A retrospective analysis was conducted of 10 patients (three women and seven men) who were treated for spinal dural arteriovenous shunts (AVSs) located at the craniocervical junction. This analysis was performed to evaluate the characteristics of this unusual location in contrast with those of the more common thoracic and lumbar AVSs.


Seven patients presented with subarachnoid hemorrhage (SAH) and one with slowly progressive quadriparesis and dyspnea due to myelopathy.
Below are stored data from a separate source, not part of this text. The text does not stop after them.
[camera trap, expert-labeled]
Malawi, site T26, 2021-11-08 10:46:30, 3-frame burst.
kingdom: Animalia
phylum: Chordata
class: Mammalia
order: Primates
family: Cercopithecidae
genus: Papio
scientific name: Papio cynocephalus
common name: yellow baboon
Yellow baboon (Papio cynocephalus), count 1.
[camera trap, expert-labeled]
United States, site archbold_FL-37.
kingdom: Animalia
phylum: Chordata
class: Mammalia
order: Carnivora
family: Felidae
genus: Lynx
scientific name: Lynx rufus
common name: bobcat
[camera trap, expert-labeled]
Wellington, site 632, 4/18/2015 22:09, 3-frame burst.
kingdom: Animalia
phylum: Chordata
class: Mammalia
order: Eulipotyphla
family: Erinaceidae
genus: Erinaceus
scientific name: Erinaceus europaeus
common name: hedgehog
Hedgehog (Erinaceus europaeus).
The other two cases were detected incidentally and included a transverse-sigmoid dural AVS and a cerebellar arteriovenous malformation. Angiographic studies revealed that the spinal dural AVSs at the C-1 and/or C-2 levels were fed by the dural branches of the radicular arteries that coursed from the vertebral artery and drained into the medullary veins. Venous drainage was caudally directed in the patient with myelopathy. In contrast, the shunt flow drained mainly into the intracranial venous system in patients with SAH. Furthermore, in four of these patients a varix was found on the draining vein. In all patients, the draining vein was interrupted surgically at the point at which this vessel entered the intradural space, using intraoperative digital subtraction angiography to monitor flow. The postoperative course was uneventful in all patients and no recurrence was confirmed on follow-up angiographic studies obtained in seven patients at 6 months after discharge.


If computerized tomography scanning shows SAH predominantly in the posterior fossa and no abnormalities are found on intracranial four-vessel angiographic study, proximal vertebral angiography should be performed to detect dural AVS at the craniocervical junction. The results of surgical intervention for this disease are quite satisfactory.